Geoffrey McKinney's recent post on the OD&D forum (read it here) talks about some of the strangest and most infamous of old-school games, the original Arduin trilogy. I've had the books for months and read them off and on, and I occasionally get the desire to just rip off big chunks and run with them in D&D. I still have the sort of eyes that read the reduced typeface of the original trilogy, although I may be tempted by the allure of a single hardcover volume (available here) in the future.
Arduin was marketed as its own game, to a certain extent, but fundamentally it was David Hargrave's house rules for the original D&D game. It's interesting to look through it, almost to the point where I think it should be required reading for people talking about OD&D in this day and age. Like most gamers at the time, Hargrave cheerfully embraced the OD&D supplements, hacking and modifying away at bits of them rather than taking the very modern stance of embracing "just the original 3 rulebooks." It's also rather accurate as a snapshot of the kind of thing that gamers, at least the sort who wrote in to Alarums & Excursions, were doing at the time: there are charts for character special abilities, critical hits, a mana point system, and concerns about all those areas where OD&D wasn't really clear.
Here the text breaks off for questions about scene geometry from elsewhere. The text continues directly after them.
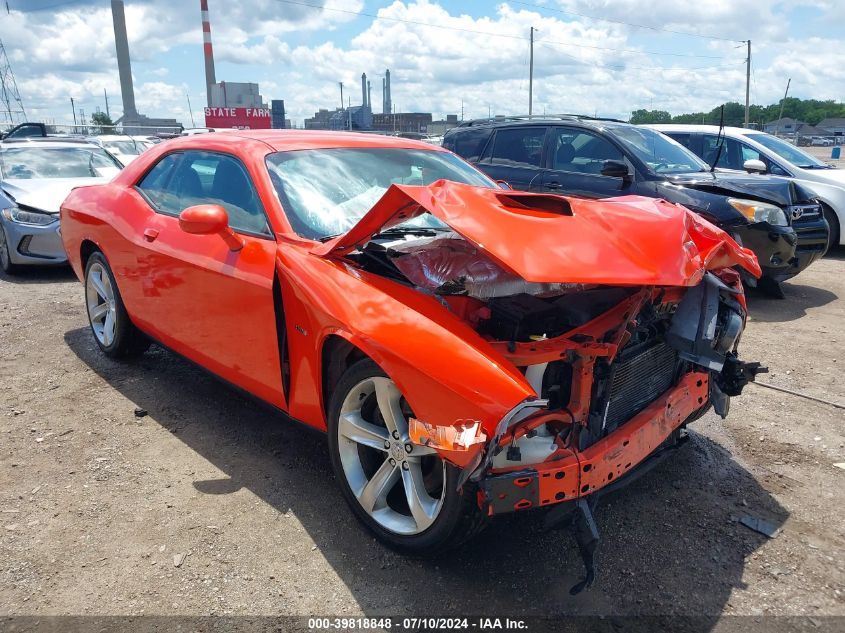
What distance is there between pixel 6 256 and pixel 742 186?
26.7 ft

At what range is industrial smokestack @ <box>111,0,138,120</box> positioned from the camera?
63.0 meters

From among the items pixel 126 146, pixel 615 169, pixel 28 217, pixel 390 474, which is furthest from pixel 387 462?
pixel 126 146

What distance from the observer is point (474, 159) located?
7.98 m

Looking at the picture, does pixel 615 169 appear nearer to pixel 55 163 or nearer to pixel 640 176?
pixel 640 176

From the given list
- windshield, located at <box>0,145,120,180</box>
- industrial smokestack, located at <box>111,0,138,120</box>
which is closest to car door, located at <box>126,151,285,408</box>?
windshield, located at <box>0,145,120,180</box>

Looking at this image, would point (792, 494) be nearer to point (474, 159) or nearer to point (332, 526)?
point (332, 526)

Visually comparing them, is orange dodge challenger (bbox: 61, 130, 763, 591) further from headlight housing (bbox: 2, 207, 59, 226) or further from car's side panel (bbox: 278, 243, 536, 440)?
headlight housing (bbox: 2, 207, 59, 226)

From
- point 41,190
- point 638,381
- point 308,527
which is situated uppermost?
point 41,190

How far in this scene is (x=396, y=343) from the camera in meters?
2.36

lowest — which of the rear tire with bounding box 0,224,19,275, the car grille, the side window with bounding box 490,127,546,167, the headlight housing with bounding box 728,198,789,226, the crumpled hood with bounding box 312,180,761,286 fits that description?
the rear tire with bounding box 0,224,19,275

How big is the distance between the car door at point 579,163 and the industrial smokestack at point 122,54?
6489 cm

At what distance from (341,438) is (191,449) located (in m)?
1.23

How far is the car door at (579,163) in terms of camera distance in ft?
21.8

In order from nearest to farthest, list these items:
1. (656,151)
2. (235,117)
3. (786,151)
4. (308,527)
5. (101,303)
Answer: (308,527) → (101,303) → (656,151) → (786,151) → (235,117)
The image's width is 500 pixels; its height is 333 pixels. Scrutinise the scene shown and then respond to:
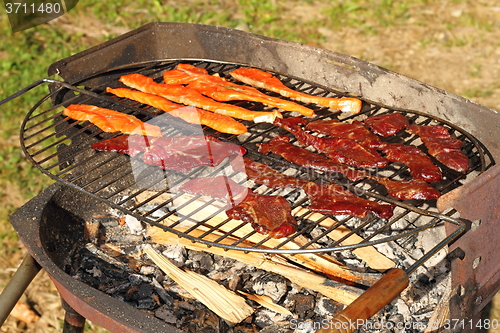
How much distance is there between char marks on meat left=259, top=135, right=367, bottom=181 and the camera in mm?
2971

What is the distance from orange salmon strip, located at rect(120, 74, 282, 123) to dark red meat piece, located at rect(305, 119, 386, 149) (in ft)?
0.87

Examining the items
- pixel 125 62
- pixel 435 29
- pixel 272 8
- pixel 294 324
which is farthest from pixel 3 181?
pixel 435 29

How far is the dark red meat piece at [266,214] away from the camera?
8.73 ft

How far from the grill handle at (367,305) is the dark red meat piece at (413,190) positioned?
774mm

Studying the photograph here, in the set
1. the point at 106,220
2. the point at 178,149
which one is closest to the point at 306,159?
the point at 178,149

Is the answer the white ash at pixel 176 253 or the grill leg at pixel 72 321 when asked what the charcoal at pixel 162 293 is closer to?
the white ash at pixel 176 253

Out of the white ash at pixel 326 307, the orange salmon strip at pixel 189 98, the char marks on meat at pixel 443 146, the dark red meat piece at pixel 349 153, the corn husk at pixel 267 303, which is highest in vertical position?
the char marks on meat at pixel 443 146

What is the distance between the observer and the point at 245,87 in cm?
376

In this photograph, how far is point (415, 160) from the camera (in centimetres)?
304

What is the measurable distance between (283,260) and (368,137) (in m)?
0.93

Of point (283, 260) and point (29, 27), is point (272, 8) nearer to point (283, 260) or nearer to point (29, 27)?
point (29, 27)

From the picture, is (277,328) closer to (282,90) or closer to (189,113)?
(189,113)

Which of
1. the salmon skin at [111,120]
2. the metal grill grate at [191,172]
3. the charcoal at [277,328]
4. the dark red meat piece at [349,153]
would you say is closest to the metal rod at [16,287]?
the metal grill grate at [191,172]

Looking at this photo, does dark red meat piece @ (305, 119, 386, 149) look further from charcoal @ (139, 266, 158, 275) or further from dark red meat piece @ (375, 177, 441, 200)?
charcoal @ (139, 266, 158, 275)
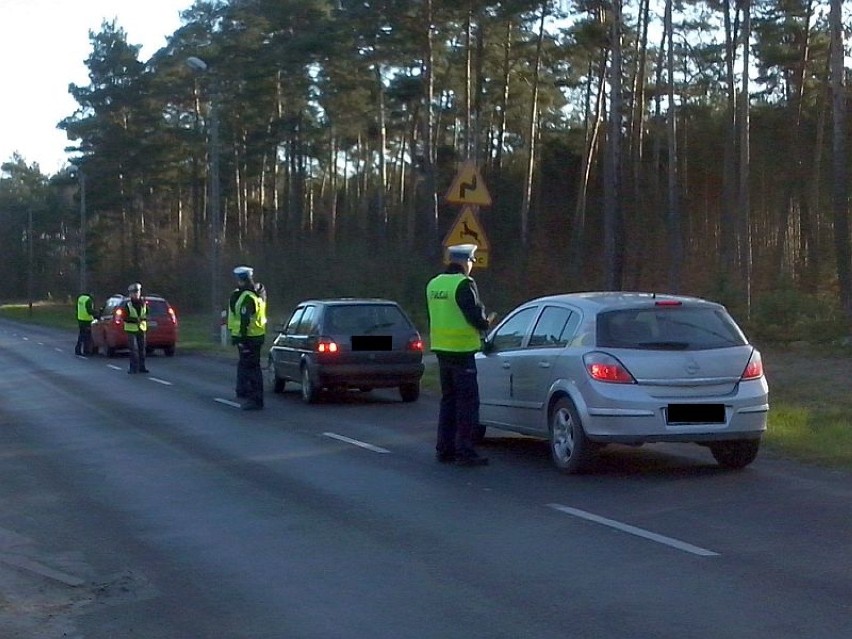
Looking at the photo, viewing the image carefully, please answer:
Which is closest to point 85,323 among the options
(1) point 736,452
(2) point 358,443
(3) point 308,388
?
(3) point 308,388

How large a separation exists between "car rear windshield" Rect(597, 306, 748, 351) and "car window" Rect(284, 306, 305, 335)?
9353mm

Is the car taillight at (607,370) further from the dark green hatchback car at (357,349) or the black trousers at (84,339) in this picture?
the black trousers at (84,339)

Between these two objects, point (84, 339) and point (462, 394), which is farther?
point (84, 339)

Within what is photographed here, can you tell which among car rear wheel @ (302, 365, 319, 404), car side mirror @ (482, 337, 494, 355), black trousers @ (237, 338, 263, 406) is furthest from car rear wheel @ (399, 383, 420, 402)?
car side mirror @ (482, 337, 494, 355)

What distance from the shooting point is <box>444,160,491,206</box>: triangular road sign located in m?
19.9

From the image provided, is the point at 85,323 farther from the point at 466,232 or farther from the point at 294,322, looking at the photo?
the point at 466,232

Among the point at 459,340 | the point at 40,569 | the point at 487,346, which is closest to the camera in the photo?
the point at 40,569

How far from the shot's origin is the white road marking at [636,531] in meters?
8.77

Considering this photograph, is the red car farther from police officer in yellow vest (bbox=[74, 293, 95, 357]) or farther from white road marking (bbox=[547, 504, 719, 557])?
white road marking (bbox=[547, 504, 719, 557])

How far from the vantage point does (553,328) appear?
41.6ft

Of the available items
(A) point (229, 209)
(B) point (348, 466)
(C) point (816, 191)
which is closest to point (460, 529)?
(B) point (348, 466)

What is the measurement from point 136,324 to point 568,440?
15.7 m

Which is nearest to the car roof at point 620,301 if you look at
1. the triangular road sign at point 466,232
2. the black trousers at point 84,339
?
the triangular road sign at point 466,232

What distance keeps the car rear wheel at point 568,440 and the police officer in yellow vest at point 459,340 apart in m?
0.79
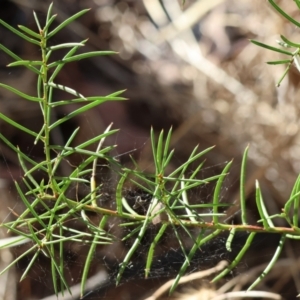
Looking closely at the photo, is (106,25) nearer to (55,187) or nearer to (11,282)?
(11,282)

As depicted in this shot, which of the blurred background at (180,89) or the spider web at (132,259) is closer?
the spider web at (132,259)

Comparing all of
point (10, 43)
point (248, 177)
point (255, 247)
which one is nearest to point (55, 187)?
point (255, 247)

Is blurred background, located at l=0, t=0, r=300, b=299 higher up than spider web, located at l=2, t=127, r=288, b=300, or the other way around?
blurred background, located at l=0, t=0, r=300, b=299

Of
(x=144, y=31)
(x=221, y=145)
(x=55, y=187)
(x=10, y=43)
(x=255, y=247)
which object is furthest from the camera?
(x=144, y=31)

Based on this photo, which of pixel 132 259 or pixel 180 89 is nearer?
pixel 132 259

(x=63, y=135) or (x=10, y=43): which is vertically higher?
(x=10, y=43)

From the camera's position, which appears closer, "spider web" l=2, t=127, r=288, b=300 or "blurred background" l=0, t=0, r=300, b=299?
"spider web" l=2, t=127, r=288, b=300

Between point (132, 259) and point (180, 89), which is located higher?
point (180, 89)

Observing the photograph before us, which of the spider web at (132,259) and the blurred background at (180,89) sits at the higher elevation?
the blurred background at (180,89)
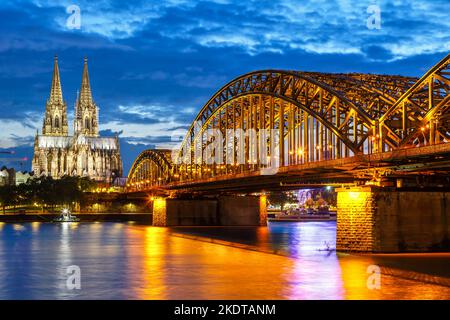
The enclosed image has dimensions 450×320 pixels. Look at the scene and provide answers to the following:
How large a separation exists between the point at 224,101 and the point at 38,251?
3936 centimetres

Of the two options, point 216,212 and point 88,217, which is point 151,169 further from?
point 216,212

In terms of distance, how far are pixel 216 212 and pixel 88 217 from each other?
6458cm

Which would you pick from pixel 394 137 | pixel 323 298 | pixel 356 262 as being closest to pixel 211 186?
pixel 394 137

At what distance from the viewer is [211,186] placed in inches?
4003

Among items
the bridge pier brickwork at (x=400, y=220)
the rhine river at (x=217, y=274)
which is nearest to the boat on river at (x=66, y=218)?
the rhine river at (x=217, y=274)

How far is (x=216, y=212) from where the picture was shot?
122m

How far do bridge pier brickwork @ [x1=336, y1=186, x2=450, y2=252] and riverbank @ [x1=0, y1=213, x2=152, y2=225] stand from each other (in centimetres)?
11390

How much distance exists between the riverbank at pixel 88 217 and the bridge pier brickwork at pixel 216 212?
141ft

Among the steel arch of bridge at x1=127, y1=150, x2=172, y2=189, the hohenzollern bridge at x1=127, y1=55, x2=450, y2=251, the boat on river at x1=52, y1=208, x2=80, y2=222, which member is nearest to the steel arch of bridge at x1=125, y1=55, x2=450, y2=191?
the hohenzollern bridge at x1=127, y1=55, x2=450, y2=251

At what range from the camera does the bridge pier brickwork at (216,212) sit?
12156 cm

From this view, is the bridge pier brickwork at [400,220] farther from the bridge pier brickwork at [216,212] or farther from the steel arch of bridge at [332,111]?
the bridge pier brickwork at [216,212]

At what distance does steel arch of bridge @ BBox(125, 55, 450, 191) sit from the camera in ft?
181

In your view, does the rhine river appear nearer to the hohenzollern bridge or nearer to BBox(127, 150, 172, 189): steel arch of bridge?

But beyond that, Arduin reflects certain realities about the time that OD&D was out that weren't true about the subsequent period. Hargrave was very conscious that he wasn't writing eternal rules down to the ages. His tone is constantly that of one participant in the larger conversation about how to do things – albeit a participant who'd gotten himself a bully pulpit by publishing his rules as a supplement. And this was the reality of the gaming scene at the time: TSR was regarded as having a great product, but nobody was poring through the works of Gygax for hidden pearls of wisdom; his ideas were regarded as nothing more than one way to do things. What I think people miss is that this is the context of the publication of AD&D as we know it. Into this volatile stew of gamers taking D&D off in varied and colorful directions, in which Tunnels & Trolls was considered about as good as the "real thing", Gygax launched a set of hardbound rule books that really solidified a lot of the play culture to come afterward. But the AD&D books have every mark of being birthed in this ongoing milieu; the game was then wrenched out of it by sudden fad status, and the idea of a set in stone "D&D" replaced it.
Arduin, because it's back in print, serves as a living reminder that the game wasn't always that way. Even if you don't embrace a single thing from its rules (although how anyone can pass up air sharks is beyond me), the more important thing is to look at the original D&D game as it was seen in its early days. Sometimes I think that the best thing we can do in the old-school renaissance is to create a dozen or two Arduins, reinterpretations of D&D that expand on the wild possibilities in the game rather than constraining ourselves to trying to understand and appreciate what Gygax managed to put into the first three D&D books ever published.